§ INSTRUCTIONS TO FOLLOW:
Render the data below as a two-column Markdown table headed No. and Line, with one numbered row for every nonblank line in order and the blank lines omitted.

## BEGIN LISTED ENTRIES

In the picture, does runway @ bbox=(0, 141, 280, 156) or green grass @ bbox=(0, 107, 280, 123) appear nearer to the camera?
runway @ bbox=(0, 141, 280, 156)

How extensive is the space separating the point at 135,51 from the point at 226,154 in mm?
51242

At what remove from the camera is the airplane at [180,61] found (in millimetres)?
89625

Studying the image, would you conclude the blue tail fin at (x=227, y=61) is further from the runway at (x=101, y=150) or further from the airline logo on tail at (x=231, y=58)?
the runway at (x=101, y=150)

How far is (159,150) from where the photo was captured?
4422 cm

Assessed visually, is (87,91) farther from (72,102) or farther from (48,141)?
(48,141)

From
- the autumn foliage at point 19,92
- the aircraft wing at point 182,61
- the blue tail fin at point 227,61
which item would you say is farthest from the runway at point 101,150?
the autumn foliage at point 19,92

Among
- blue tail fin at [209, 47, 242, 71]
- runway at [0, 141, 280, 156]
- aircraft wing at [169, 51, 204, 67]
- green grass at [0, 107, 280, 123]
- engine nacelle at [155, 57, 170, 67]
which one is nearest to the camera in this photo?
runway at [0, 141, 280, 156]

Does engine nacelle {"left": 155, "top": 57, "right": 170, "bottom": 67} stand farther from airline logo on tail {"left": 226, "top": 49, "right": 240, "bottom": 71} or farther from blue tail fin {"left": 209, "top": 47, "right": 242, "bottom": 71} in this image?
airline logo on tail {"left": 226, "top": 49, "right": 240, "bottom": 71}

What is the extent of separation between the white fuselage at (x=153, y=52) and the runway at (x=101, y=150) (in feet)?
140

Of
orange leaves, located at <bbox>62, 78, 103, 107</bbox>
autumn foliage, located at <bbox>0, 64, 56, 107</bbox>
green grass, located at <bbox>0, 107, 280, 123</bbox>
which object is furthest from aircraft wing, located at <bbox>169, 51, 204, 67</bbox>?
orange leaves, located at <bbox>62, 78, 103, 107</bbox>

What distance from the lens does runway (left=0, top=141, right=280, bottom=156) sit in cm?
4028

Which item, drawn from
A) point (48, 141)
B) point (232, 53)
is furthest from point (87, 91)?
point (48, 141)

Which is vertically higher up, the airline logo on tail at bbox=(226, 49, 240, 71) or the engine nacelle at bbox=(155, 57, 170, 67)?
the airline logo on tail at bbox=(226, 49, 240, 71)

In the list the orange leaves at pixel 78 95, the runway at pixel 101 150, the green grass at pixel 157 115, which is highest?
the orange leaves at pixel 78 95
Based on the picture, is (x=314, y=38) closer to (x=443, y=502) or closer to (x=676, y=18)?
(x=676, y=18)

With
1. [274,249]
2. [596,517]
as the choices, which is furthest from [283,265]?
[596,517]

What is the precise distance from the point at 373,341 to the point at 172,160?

## END LISTED ENTRIES

§ WORKED ANSWER:
| No. | Line |
|---|---|
| 1 | In the picture, does runway @ bbox=(0, 141, 280, 156) or green grass @ bbox=(0, 107, 280, 123) appear nearer to the camera? |
| 2 | runway @ bbox=(0, 141, 280, 156) |
| 3 | How extensive is the space separating the point at 135,51 from the point at 226,154 in mm? |
| 4 | 51242 |
| 5 | At what remove from the camera is the airplane at [180,61] found (in millimetres)? |
| 6 | 89625 |
| 7 | Studying the image, would you conclude the blue tail fin at (x=227, y=61) is further from the runway at (x=101, y=150) or further from the airline logo on tail at (x=231, y=58)? |
| 8 | the runway at (x=101, y=150) |
| 9 | How far is (159,150) from where the photo was captured? |
| 10 | 4422 cm |
| 11 | Assessed visually, is (87,91) farther from (72,102) or farther from (48,141)? |
| 12 | (48,141) |
| 13 | From |
| 14 | - the autumn foliage at point 19,92 |
| 15 | - the aircraft wing at point 182,61 |
| 16 | - the blue tail fin at point 227,61 |
| 17 | which item would you say is farthest from the runway at point 101,150? |
| 18 | the autumn foliage at point 19,92 |
| 19 | Among |
| 20 | - blue tail fin at [209, 47, 242, 71] |
| 21 | - runway at [0, 141, 280, 156] |
| 22 | - aircraft wing at [169, 51, 204, 67] |
| 23 | - green grass at [0, 107, 280, 123] |
| 24 | - engine nacelle at [155, 57, 170, 67] |
| 25 | which one is nearest to the camera in this photo? |
| 26 | runway at [0, 141, 280, 156] |
| 27 | Does engine nacelle {"left": 155, "top": 57, "right": 170, "bottom": 67} stand farther from airline logo on tail {"left": 226, "top": 49, "right": 240, "bottom": 71} or farther from blue tail fin {"left": 209, "top": 47, "right": 242, "bottom": 71} in this image? |
| 28 | airline logo on tail {"left": 226, "top": 49, "right": 240, "bottom": 71} |
| 29 | What is the extent of separation between the white fuselage at (x=153, y=52) and the runway at (x=101, y=150) (in feet)? |
| 30 | 140 |
| 31 | Of |
| 32 | orange leaves, located at <bbox>62, 78, 103, 107</bbox> |
| 33 | autumn foliage, located at <bbox>0, 64, 56, 107</bbox> |
| 34 | green grass, located at <bbox>0, 107, 280, 123</bbox> |
| 35 | which object is furthest from aircraft wing, located at <bbox>169, 51, 204, 67</bbox>? |
| 36 | orange leaves, located at <bbox>62, 78, 103, 107</bbox> |
| 37 | What distance from the lens does runway (left=0, top=141, right=280, bottom=156) sit in cm? |
| 38 | 4028 |
| 39 | Which item, drawn from |
| 40 | A) point (48, 141) |
| 41 | B) point (232, 53) |
| 42 | is furthest from point (87, 91)? |
| 43 | point (48, 141) |
| 44 | Which is vertically higher up, the airline logo on tail at bbox=(226, 49, 240, 71) or the engine nacelle at bbox=(155, 57, 170, 67)? |
| 45 | the airline logo on tail at bbox=(226, 49, 240, 71) |
| 46 | In the list the orange leaves at pixel 78 95, the runway at pixel 101 150, the green grass at pixel 157 115, which is highest? |
| 47 | the orange leaves at pixel 78 95 |
| 48 | Based on the picture, is (x=314, y=38) closer to (x=443, y=502) or closer to (x=676, y=18)? |
| 49 | (x=676, y=18) |
| 50 | With |
| 51 | 1. [274,249] |
| 52 | 2. [596,517] |
| 53 | as the choices, which is furthest from [283,265]? |
| 54 | [596,517] |
| 55 | What is the precise distance from the point at 373,341 to the point at 172,160? |